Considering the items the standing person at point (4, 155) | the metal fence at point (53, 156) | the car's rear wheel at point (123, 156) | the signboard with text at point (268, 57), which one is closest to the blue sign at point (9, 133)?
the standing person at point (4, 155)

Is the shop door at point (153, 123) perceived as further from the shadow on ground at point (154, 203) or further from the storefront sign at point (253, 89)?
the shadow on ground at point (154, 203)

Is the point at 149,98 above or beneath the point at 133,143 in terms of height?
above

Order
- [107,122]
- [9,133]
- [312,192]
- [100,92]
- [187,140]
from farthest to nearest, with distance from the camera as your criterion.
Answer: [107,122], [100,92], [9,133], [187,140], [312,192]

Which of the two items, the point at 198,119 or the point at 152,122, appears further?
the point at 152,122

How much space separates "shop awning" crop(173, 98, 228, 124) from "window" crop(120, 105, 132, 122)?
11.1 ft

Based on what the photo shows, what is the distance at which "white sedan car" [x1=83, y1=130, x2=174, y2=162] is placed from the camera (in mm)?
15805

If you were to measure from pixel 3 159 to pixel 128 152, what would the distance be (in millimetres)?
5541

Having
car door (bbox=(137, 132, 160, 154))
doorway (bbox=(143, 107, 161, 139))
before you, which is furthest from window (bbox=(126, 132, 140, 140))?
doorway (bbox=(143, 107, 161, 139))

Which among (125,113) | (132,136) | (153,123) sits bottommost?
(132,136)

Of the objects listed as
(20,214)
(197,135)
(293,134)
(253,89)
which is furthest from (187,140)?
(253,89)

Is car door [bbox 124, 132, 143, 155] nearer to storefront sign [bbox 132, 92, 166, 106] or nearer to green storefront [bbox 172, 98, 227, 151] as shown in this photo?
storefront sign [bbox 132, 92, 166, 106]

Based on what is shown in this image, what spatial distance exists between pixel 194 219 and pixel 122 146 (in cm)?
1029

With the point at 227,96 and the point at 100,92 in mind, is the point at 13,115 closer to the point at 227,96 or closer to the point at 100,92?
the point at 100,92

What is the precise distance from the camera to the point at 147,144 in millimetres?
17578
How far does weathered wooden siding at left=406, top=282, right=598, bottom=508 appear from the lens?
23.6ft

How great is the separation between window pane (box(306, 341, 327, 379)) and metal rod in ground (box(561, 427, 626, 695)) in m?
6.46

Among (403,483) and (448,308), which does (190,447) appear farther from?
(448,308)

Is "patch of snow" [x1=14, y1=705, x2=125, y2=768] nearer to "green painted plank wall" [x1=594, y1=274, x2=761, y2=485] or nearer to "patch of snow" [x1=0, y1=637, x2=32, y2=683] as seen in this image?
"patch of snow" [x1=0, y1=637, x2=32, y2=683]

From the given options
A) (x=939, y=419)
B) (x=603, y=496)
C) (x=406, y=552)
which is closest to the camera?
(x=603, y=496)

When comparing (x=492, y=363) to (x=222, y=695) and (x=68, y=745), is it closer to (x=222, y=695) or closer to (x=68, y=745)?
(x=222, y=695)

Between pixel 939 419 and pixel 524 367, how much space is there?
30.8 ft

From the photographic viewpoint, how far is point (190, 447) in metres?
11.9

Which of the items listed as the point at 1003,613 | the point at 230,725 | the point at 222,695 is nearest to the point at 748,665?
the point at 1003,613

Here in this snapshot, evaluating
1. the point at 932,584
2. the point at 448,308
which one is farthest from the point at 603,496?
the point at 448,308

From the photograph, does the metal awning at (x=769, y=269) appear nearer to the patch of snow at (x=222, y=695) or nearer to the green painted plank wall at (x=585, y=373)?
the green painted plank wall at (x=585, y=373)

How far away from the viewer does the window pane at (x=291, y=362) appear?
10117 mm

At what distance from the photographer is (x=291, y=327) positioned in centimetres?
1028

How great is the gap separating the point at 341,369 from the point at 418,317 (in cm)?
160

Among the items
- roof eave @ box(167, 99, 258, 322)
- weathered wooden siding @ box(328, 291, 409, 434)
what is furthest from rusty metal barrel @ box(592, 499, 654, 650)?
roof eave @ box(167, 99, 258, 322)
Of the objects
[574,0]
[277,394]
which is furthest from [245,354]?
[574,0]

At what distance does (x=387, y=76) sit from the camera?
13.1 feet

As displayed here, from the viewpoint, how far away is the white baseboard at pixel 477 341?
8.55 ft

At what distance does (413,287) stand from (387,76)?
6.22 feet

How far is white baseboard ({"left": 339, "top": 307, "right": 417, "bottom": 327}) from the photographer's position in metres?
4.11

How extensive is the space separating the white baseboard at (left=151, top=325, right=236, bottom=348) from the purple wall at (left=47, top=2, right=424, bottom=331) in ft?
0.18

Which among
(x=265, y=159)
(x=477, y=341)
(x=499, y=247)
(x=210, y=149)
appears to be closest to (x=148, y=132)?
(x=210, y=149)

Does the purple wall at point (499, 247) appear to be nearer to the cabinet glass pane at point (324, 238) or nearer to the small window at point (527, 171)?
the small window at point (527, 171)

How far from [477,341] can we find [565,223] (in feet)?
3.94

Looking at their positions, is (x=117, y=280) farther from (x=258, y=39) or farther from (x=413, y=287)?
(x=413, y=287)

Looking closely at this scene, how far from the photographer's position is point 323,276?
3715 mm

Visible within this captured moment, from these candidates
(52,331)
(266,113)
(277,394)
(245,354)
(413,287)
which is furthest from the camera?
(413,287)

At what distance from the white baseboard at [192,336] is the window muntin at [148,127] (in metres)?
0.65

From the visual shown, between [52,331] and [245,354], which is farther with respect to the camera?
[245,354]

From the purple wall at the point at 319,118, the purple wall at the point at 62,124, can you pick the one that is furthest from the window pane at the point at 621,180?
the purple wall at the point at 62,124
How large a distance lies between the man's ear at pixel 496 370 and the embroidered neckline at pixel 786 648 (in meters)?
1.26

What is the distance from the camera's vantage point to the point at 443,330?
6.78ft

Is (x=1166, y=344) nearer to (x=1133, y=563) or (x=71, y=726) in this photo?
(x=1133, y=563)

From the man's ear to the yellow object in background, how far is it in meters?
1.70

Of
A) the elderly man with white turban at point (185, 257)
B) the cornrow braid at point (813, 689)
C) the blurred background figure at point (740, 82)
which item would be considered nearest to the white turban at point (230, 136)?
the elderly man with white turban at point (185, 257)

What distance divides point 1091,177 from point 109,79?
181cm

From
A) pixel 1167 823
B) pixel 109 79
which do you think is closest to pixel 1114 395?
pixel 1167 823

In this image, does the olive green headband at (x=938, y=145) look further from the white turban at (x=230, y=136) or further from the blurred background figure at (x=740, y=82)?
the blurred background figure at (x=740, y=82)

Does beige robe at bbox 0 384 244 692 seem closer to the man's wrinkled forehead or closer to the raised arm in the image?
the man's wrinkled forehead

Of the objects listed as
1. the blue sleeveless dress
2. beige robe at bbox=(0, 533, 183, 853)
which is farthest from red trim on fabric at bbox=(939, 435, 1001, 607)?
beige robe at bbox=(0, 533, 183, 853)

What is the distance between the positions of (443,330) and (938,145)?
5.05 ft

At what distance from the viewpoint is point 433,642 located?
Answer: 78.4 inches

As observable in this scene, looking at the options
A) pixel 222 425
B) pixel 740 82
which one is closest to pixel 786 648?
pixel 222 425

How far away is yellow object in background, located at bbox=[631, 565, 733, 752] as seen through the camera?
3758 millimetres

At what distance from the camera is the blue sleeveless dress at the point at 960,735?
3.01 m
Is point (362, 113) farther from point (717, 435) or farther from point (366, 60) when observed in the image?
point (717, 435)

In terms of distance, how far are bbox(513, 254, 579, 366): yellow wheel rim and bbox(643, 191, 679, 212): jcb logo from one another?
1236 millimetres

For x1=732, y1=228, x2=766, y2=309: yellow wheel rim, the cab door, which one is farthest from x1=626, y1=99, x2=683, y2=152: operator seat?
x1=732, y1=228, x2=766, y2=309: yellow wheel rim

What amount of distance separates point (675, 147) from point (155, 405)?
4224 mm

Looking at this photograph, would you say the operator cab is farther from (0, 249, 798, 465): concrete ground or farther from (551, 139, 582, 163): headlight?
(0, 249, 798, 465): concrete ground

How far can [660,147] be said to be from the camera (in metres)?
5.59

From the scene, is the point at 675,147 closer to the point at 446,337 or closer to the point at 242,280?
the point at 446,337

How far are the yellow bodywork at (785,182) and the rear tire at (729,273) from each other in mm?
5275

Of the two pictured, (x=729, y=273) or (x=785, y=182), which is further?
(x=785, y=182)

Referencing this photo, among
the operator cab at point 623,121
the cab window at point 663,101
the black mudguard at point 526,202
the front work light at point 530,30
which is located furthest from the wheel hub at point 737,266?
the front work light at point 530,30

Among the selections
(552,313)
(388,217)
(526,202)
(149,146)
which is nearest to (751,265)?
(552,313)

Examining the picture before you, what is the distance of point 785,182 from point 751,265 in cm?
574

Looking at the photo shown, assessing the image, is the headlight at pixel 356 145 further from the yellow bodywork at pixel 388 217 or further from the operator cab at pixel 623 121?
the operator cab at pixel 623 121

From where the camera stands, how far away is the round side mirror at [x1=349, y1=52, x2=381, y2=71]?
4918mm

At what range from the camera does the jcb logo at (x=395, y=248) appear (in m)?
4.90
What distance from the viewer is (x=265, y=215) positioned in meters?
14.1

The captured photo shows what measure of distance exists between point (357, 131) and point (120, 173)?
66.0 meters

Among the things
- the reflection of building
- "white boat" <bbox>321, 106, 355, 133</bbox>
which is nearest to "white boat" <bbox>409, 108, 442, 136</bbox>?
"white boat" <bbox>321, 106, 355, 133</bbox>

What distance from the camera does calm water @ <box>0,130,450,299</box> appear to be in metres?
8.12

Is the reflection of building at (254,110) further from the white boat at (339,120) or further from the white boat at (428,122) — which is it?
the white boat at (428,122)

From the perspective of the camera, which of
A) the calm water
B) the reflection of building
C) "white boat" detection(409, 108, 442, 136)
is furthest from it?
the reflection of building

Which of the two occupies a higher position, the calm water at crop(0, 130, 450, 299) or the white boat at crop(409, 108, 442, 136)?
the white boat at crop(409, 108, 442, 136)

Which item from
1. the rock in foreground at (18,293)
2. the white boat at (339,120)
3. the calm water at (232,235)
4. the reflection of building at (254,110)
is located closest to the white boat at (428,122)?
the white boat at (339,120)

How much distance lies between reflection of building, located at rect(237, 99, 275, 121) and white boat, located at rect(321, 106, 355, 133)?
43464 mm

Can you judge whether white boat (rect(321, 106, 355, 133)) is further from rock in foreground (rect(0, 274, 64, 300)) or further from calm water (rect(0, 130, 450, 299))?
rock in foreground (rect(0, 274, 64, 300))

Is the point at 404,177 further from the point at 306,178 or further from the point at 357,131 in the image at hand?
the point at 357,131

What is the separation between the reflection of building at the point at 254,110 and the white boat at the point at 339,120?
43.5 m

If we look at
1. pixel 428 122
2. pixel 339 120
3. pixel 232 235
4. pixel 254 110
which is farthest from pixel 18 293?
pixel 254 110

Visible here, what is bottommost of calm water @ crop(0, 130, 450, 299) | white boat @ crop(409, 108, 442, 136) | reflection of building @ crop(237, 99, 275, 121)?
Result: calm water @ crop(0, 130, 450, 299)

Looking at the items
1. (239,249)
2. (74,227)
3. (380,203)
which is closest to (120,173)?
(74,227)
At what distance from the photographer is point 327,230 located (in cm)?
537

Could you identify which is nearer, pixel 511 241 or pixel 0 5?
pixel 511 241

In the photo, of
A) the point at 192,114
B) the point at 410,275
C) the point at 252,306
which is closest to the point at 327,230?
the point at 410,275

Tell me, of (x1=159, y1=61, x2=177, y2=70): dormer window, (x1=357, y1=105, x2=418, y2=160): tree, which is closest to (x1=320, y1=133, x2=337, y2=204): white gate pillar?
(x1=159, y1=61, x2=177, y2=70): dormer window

__________

• Directions
Return exactly, and only, the line containing "From the perspective of the camera, which of" and every line after it through the end of the material.

• Task answer
From the perspective of the camera, which of
A) the calm water
B) the reflection of building
C) "white boat" detection(409, 108, 442, 136)
is furthest from it?
the reflection of building

Which of the two occupies a higher position, the calm water at crop(0, 130, 450, 299) or the white boat at crop(409, 108, 442, 136)?
the white boat at crop(409, 108, 442, 136)

Which item from
1. the rock in foreground at (18,293)
2. the white boat at (339,120)
3. the calm water at (232,235)
4. the reflection of building at (254,110)
is located closest to the white boat at (428,122)?
the white boat at (339,120)

How much distance lies between reflection of building, located at rect(237, 99, 275, 121) and white boat, located at rect(321, 106, 355, 133)?
43464 mm

Can you judge whether white boat (rect(321, 106, 355, 133)) is further from rock in foreground (rect(0, 274, 64, 300)) or further from calm water (rect(0, 130, 450, 299))?
rock in foreground (rect(0, 274, 64, 300))

Is the point at 404,177 further from the point at 306,178 or further from the point at 357,131 in the image at hand?
the point at 357,131

What is the separation between the reflection of building at the point at 254,110 and the white boat at the point at 339,120?
43.5 m

If we look at
1. pixel 428 122
2. pixel 339 120
3. pixel 232 235
4. pixel 254 110
which is farthest from pixel 18 293?
pixel 254 110

Visible here, what is bottommost of calm water @ crop(0, 130, 450, 299) | white boat @ crop(409, 108, 442, 136) | reflection of building @ crop(237, 99, 275, 121)?
Result: calm water @ crop(0, 130, 450, 299)

Looking at the items
1. (239,249)
2. (74,227)
3. (380,203)
which is closest to (120,173)?
(74,227)
At what distance from the photographer is point 327,230 located (in cm)?
537

Could you identify which is nearer, pixel 511 241 or pixel 0 5?
pixel 511 241

In the photo, of
A) the point at 192,114
B) the point at 410,275
C) the point at 252,306
which is closest to the point at 327,230?
the point at 410,275

Tell me, of (x1=159, y1=61, x2=177, y2=70): dormer window, (x1=357, y1=105, x2=418, y2=160): tree, which is closest to (x1=320, y1=133, x2=337, y2=204): white gate pillar?
(x1=159, y1=61, x2=177, y2=70): dormer window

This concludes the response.